> [PROVIDED RECORDS]:
————————
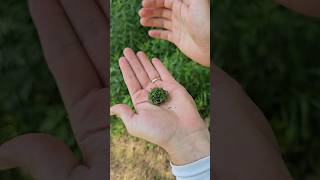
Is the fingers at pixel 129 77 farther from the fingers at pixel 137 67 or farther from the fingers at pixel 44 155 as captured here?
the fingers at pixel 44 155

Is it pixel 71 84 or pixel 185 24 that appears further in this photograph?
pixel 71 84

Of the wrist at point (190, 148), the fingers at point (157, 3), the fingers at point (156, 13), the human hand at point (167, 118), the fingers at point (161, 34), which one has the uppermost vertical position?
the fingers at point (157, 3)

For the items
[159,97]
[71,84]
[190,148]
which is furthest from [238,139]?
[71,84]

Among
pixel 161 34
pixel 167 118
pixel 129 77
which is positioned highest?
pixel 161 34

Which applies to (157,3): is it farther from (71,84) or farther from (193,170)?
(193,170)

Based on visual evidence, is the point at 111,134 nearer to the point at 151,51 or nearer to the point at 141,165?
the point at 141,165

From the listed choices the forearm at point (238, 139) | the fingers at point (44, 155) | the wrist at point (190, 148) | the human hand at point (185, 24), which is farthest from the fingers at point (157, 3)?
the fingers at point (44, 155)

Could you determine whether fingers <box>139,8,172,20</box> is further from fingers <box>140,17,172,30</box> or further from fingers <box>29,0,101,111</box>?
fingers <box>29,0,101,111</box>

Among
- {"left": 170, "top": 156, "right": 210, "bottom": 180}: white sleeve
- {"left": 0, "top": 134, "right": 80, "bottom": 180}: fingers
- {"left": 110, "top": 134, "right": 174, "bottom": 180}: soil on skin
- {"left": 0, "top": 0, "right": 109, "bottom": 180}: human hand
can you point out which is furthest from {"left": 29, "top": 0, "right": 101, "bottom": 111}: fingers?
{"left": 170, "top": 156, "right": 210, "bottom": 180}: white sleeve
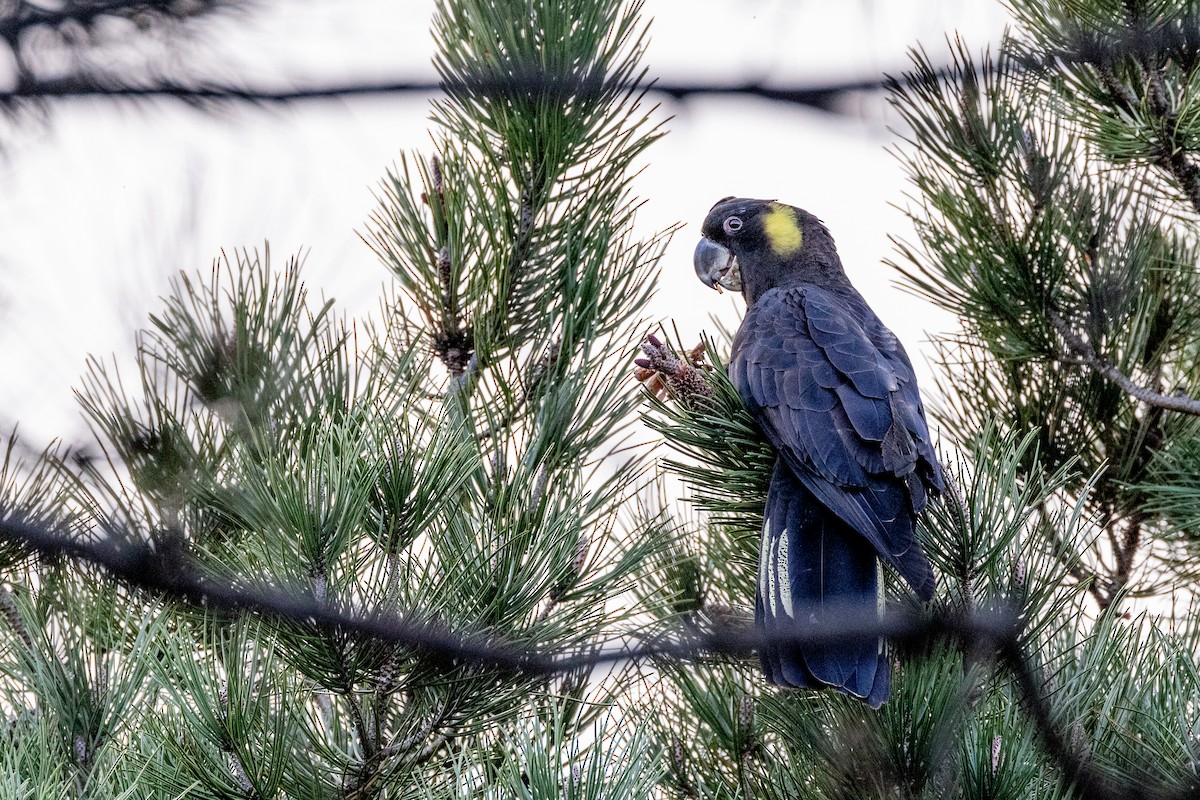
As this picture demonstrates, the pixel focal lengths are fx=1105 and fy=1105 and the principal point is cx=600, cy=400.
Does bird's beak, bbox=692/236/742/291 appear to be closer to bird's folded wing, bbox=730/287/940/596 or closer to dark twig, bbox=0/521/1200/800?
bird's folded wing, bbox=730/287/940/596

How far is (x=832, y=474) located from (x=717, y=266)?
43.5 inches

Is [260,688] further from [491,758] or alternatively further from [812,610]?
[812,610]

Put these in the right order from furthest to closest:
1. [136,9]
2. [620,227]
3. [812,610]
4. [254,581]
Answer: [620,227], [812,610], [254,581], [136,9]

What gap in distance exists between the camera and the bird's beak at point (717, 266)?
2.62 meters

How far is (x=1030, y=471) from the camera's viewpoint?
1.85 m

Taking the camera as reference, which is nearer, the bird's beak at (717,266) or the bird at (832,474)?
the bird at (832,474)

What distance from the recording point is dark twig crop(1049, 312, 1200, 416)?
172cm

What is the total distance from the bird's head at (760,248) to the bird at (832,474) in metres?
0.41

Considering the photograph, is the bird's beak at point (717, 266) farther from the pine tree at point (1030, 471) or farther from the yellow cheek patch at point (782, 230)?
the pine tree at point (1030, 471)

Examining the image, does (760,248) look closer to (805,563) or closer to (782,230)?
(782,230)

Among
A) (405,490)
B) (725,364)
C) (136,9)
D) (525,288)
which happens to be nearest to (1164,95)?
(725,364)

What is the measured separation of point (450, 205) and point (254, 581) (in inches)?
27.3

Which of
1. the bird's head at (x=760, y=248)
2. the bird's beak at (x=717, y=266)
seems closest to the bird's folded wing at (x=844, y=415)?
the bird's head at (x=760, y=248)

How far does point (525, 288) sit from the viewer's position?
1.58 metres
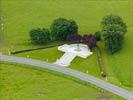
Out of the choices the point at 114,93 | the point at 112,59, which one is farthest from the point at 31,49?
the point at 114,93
————————
> [TASK OBJECTIVE]:
Where the line containing "What is the measured" appears above, start there and set down each line exactly through the last line of the data; leave out every picture.

> [PROBLEM SOLUTION]:
What is the measured separation of point (450, 205) and point (254, 581) (in inches)?
27.3

Which of
1. the bird's head at (x=760, y=248)
2. the bird's beak at (x=717, y=266)
seems closest to the bird's folded wing at (x=844, y=415)?
the bird's head at (x=760, y=248)

How far does point (525, 288) sit from the viewer's position?
1.58 metres
Out of the choices the point at 114,93 | the point at 112,59, which one is farthest from the point at 31,49?
the point at 114,93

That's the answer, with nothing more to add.